Caesaris adventu ex colore vestitus cognito, turmisque equitum et cohortibus Romanis visis, hostes proelium committunt ...

Una volta scoperto l'arrivo di Cesare dal colore dell'abito, e dopo aver visto gli squadroni dei cavalieri e le coorti Romane, i nemici ingaggiano la battaglia.

Sollevatosi un grido da entrambe le parti, per la seconda volta, dal vallo e da tutte le fortificazioni, si sente lo strepito. I nostri, dopo aver abbandonato i giavellotti, combattono con le spade. Improvvisamente, alle spalle, si vede la cavalleria. Altre coorti si avvicinano: i nemici fuggono. I cavalieri assalgono coloro che fuggono. Si verifica un grande massacro.

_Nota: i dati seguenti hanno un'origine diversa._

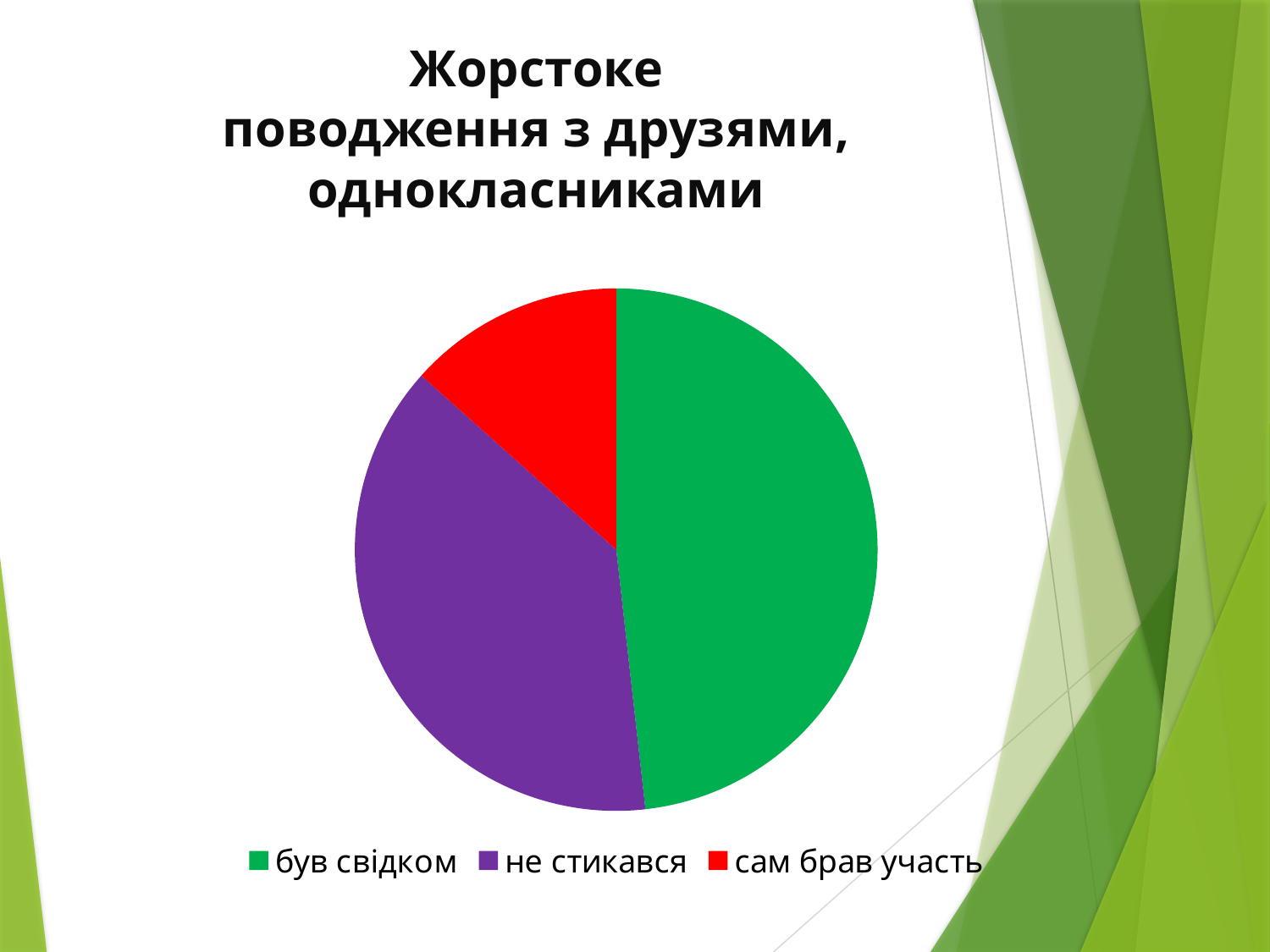
How many slices does the pie chart have? 3 Which slice is larger: "був свідком" or "не стикався"? був свідком Which colour represents "сам брав участь" in the pie chart? red What is the title of the chart? Жорстоке поводження з друзями, однокласниками Which category has the largest slice of the pie? був свідком Which category has the smallest slice of the pie? сам брав участь How many entries does the legend list? 3 Which slice is larger: "не стикався" or "сам брав участь"? не стикався What kind of chart is shown on the slide? pie chart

Sedullo, uno fra i comandanti dei Galli, viene ucciso, invece Vercassivellauno è viene catturato vivo in fuga; settantaquattro insegne militari sono portate a Cesare: pochi, da un numero tanto grande, si ritirano incolumi nell'accampamento. Dopo che i nemici avevano visto dal fortilizio la strage e la fuga dei propri compagni, persa ogni speranza di salvezza, fanno rientrare le truppe dalle fortificazioni. Subito, dopo aver udito questa cosa, i Galli fuggirono dall'accampamento.

I nostri soldati, stremati per la fatica della feroce battaglia, non riuscirono ad annientare tutte le truppe dei nemici ma, alla metà della notte, la cavalleria che era stata inviata si imbatté in quelli della parte della retroguardia: un gran numero di loro viene catturato e ucciso; i restanti, dalla fuga si ritirano nelle città.